野生のヤギ、写真撮影の集団に追われて溺死 アラスカ
(CNN) 米アラスカ州スワードで、野生のシロイワヤギが写真を撮ろうとする見物人の集団に追い詰められ、海に飛び込んで溺死(できし)した。州警察は観光客などに対し、「自分の身を守るため、そして動物を保護するために、距離を置いてほしい」と呼びかけている。
警察によると、ヤギは16日、スワード港の南端にある防波堤に姿を現した。見物人がヤギを追い回しているという通報を受けて警察が駆けつけた時には、ヤギはいなくなっていたという。
しかし30分後に再び、海洋生物センター前の海でヤギが泳いでいるとの通報があった。警察の調べで、ヤギは大勢の見物人に追いかけられ、同施設前で追い詰められて海に飛び込んだことが分かった。
集まった人たちは写真を撮ろうとしたり、ただ眺めているだけだったという。
海岸に大勢の見物人がいたためヤギは岩場を伝って岸に戻ることができず、溺死した。
同地はクマやヘラジカやヤギなどの野生生物を目当てに訪れる観光客が多く、人が動物に襲われる騒ぎも頻発する。一方で、動物が泳いで逃げようとして溺れることも珍しくないという。
州警察は、「野生生物はスワードの市街のように人通りの多い地域から離れられるよう、十分なスペースを与えなければならない」と勧告した。

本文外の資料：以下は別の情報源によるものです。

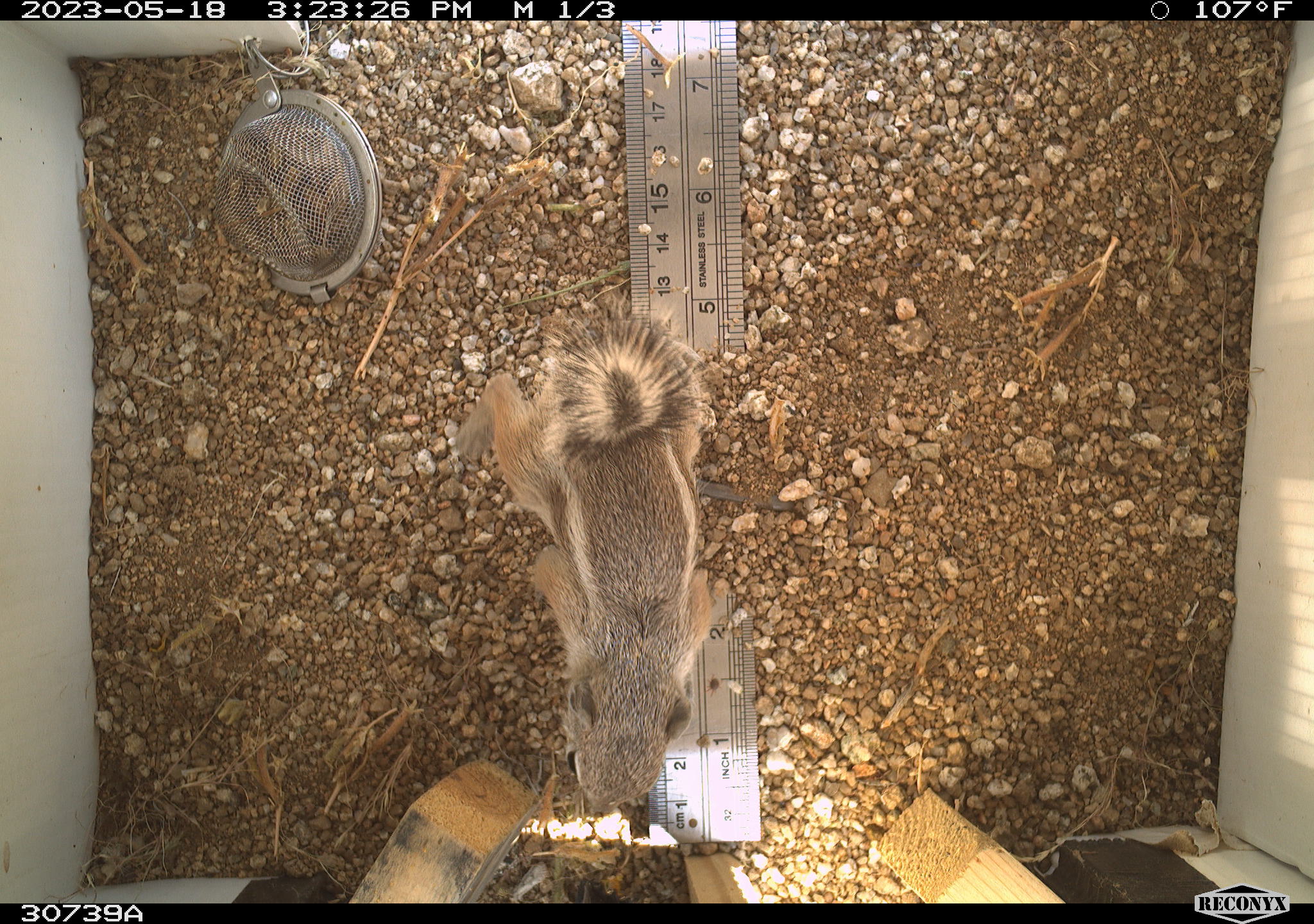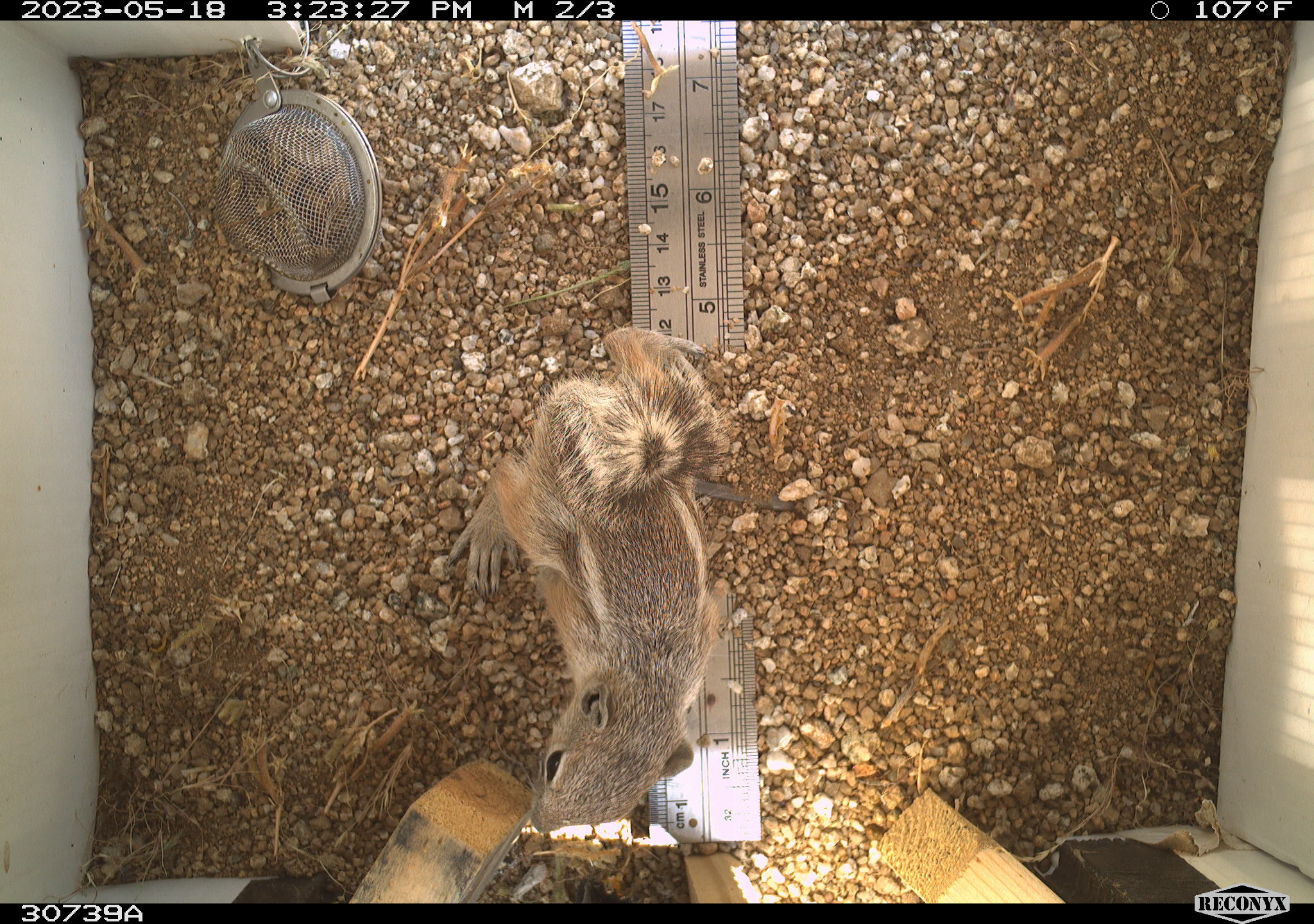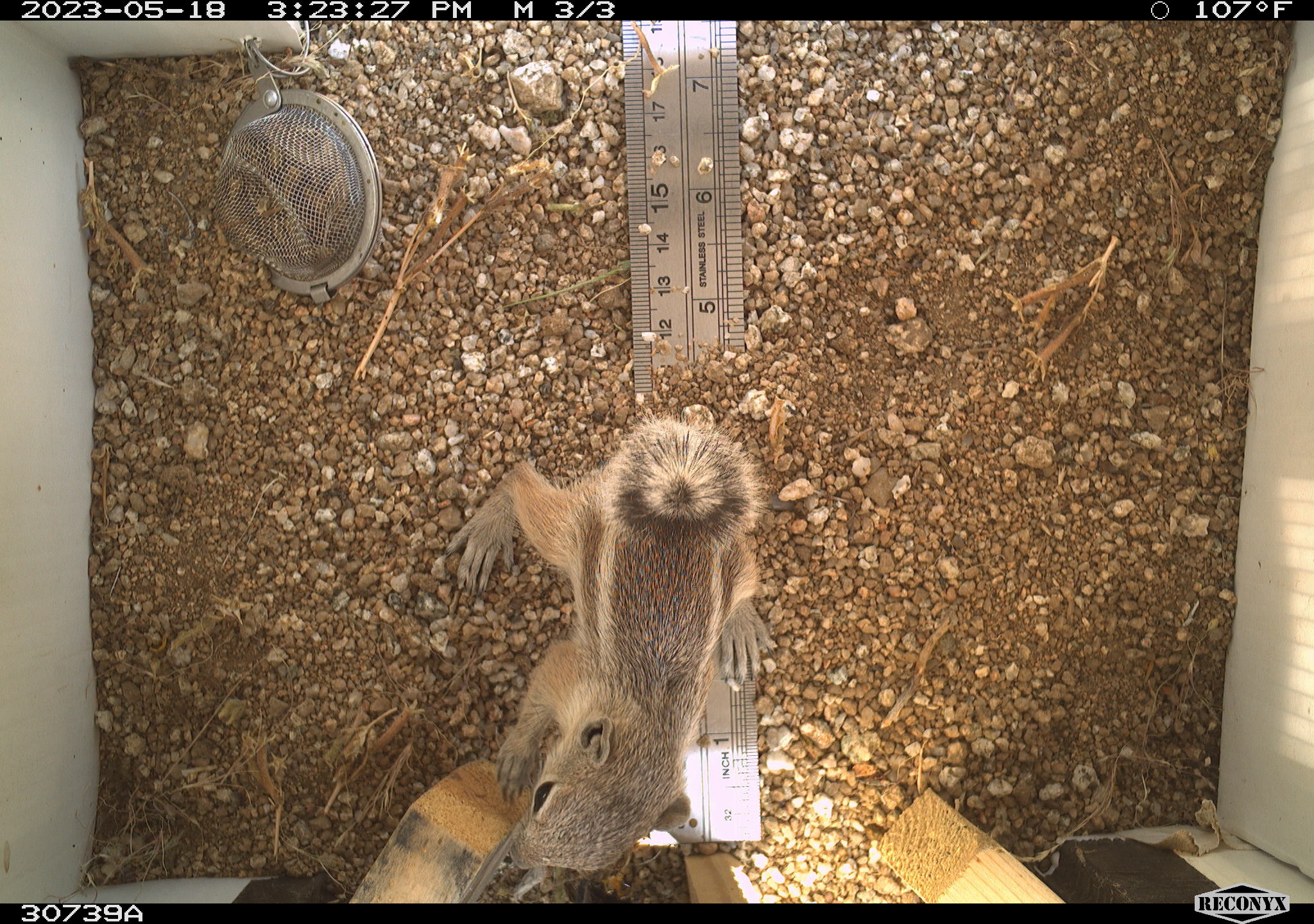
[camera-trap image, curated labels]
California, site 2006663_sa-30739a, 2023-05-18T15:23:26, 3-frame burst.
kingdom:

米国ではイエローストーン国立公園で今年5月、バイソンの赤ちゃんを見付けた親子が助けるつもりで車に乗せ、群れから引き離してしまう出来事があった。バイソンはいったん群れを離れた赤ちゃんを拒絶することも多い。この赤ちゃんもレンジャーが何度も群れに戻そうと試みたがうまくいかず、人や車を追いかけるトラブルが頻発したことから、安楽死させられた。